BOZEMAN FILM SOCIETY
Mark your calendars for Bozeman Film Society screenings of two celebrated independent films in The Ellen Theatre in March.
Showing Wednesday, March 23 at 7:30 p.m. is this year’s Oscar winner for Best Foreign Film “Son of Saul.” In this searing drama, a concentration camp inmate tasked with burning the dead discovers the body of his young son and must choose between participating in the clandestine uprising being planned among the prisoners, or securing a proper Jewish burial for his child.
“Philadelphia Inquirer” film critic Steven Rea calls “Son of Saul,” “A crushing view of humanity at its most desperate, and a view of one man’s fevered efforts to find grace and dignity amid the horror.” The film will open with a short introduction by rabbi Ed Stafman of the Beth Shalom congregation. The R-rated “Son of Saul” runs 107 minutes.
On Wednesday, March 30 at 7 p.m. BFS kicks off its Science on Screen film series with Yellowstone National Park drama “Druid Peak.” Funded by a grant from the Coolidge Corner Theatre Foundation and the Alfred P. Sloan Foundation, BFS is one of only 23 independent nonprofits in the country awarded grants to implement a SoS program at their theater. Now in its ninth year, Science on Screen provides national funding to expand film and scientific literacy by creatively pairing screenings of popular culture and documentary films with lively expert presentations by local scientists.
Set against the backdrop of the wolf reintroduction program in Yellowstone National Park, “Druid Peak” is a redemptive coming of age story about a troubled teenaged boy (Spencer Treat Clark) whose mother ships him off to the wilds of Wyoming, where his estranged father (Andrew Wilson) works as a Yellowstone biologist. Shot on location in Wyoming, Montana, Utah and West Virginia, the film portrays the power of wilderness in the human experience. The Los Angeles Times calls the film, “Enlightening … and undeniably gorgeous.”
A short introduction before the screening called “Wolves and Teens: ‘Un-packing’ Social Creatures” will be presented by scientist Doug Smith, lead biologist of the Yellowstone Wolf Project, and Katey Franklin, director of Montana State University’s Human Development Clinic and Addictions Counseling Program.
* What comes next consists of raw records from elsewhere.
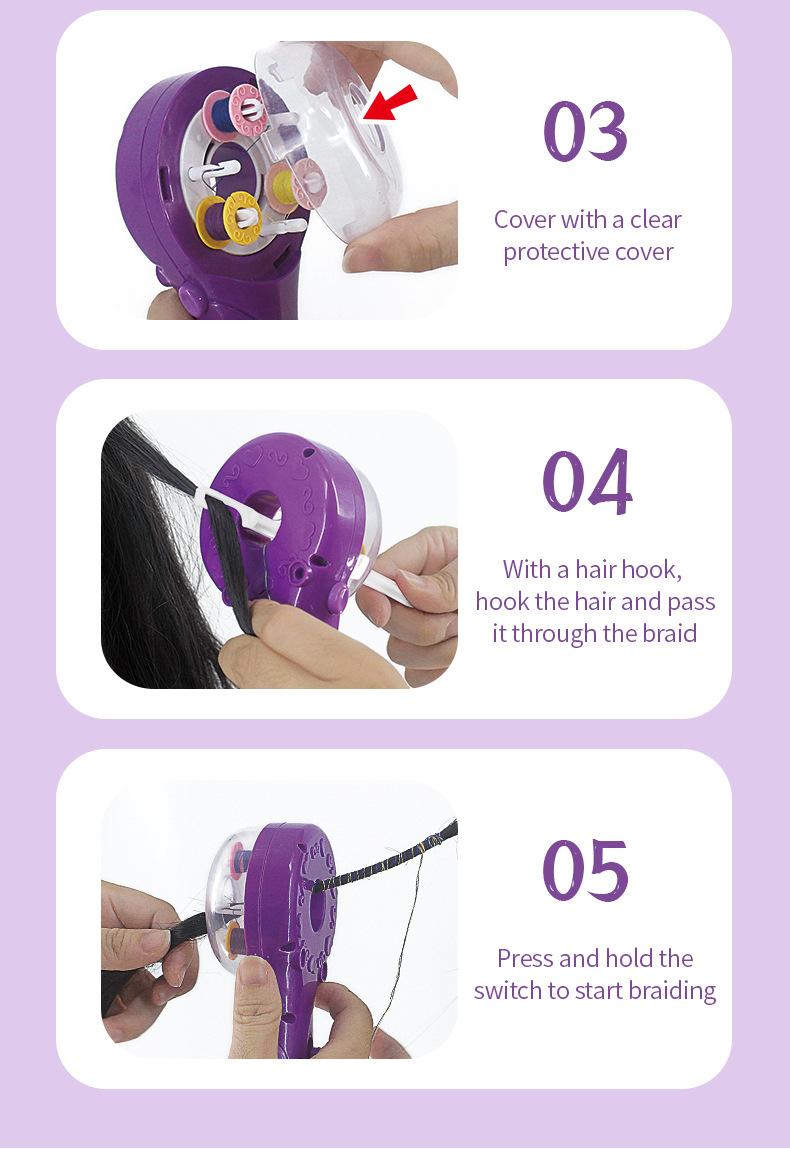 03

Cover with a clear protective cover

04

With a hair hook, hook the hair and pass it through the braid

05

Press and hold the switch to start braiding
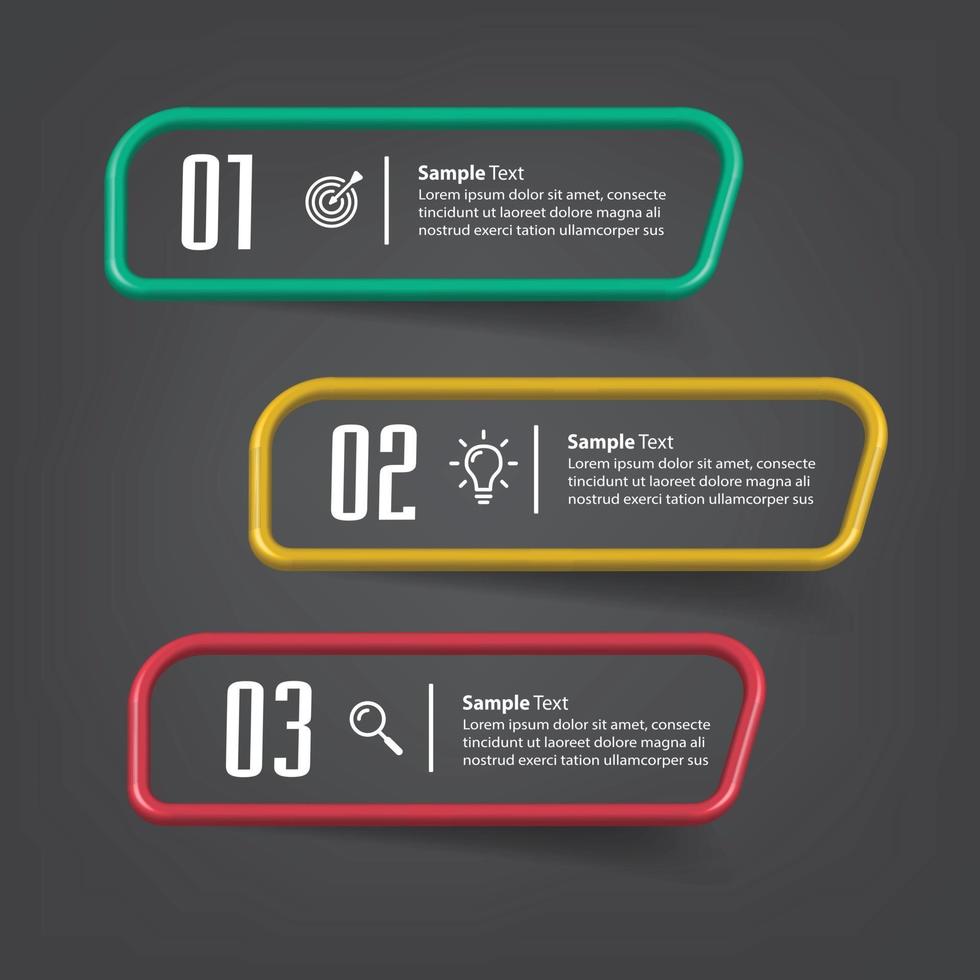 01

Sample Text
Lorem ipsum dolor sit amet, consecte tincidunt ut laoreet dolore magna ali nostrud exerci tation ullamcorper sus

02

Sample Text
Lorem ipsum dolor sit amet, consecte tincidunt ut laoreet dolore magna ali nostrud exerci tation ullamcorper sus

03

Sample Text
Lorem ipsum dolor sit amet, consecte tincidunt ut laoreet dolore magna ali nostrud exerci tation ullamcorper sus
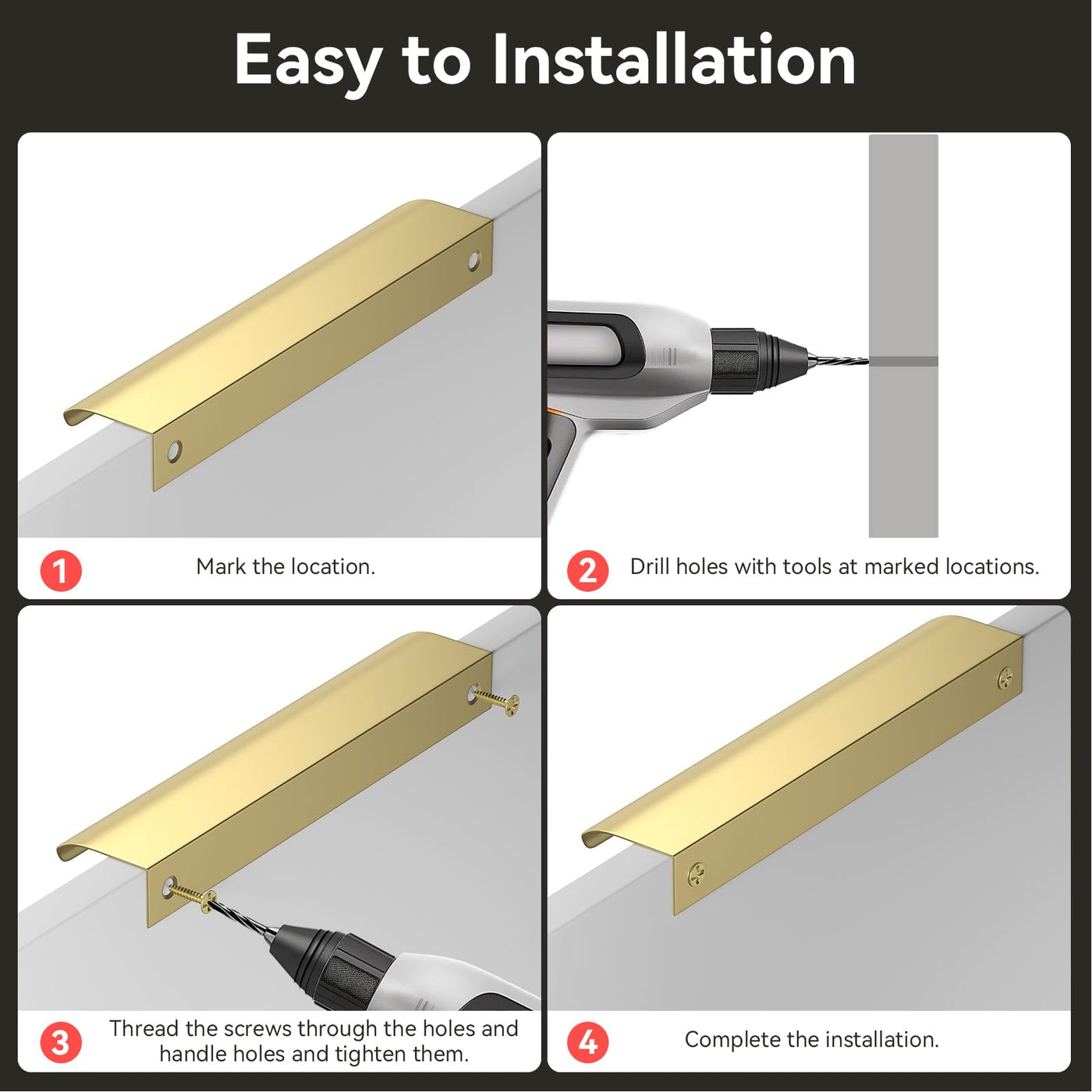 Easy to Installation

1 Mark the location.

2 Drill holes with tools at marked locations.

3 Thread the screws through the holes and handle holes and tighten them.

4 Complete the installation.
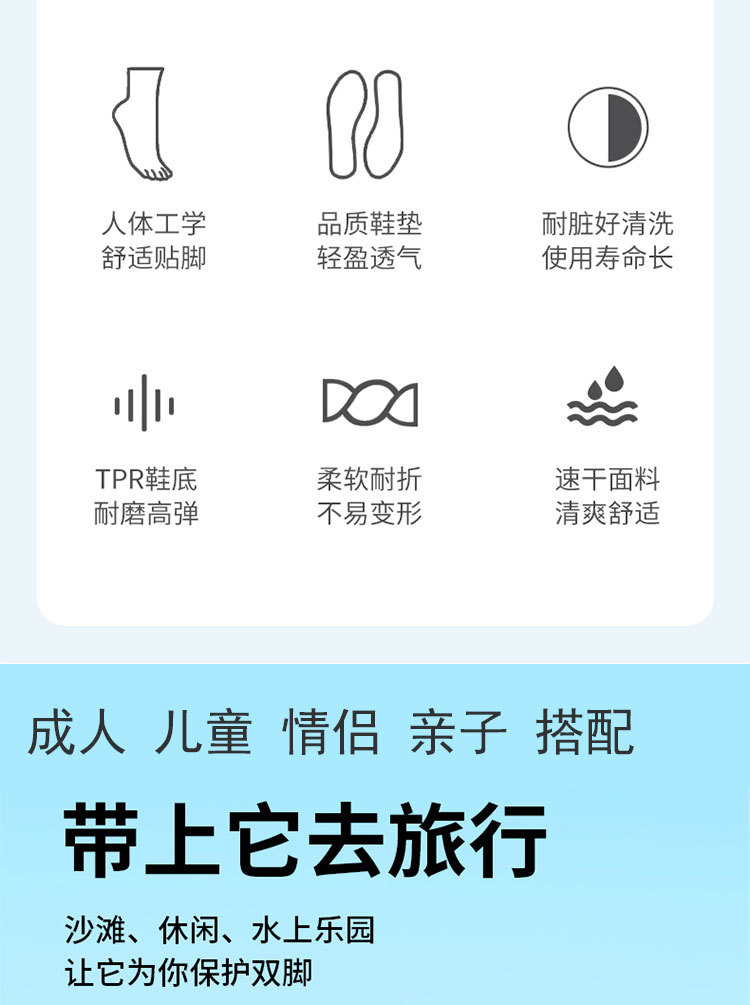 人体工学
舒适贴脚

品质鞋垫
轻盈透气

耐脏好清洗
使用寿命长

TPR鞋底
耐磨高弹

柔软耐折
不易变形

速干面料
清爽舒适

成人 儿童 情侣 亲子 搭配

带上它去旅行

沙滩、休闲、水上乐园
让它为你保护双脚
Writer/director Marni Zelnick and executive producer Maureen Mayer will join Smith and Franklin for a Q-and-A afterward. The screening is a collaboration with the Montana Outdoor Science School and the Montana Environmental Education Association. Rated PG-13, the film runs 115 minutes.
Other films in the Science on Screen series are “Jurassic World” on April 30 with Dr. Jack Horner, and “The Martian” screened May 25 with Dr. Mac Burgess.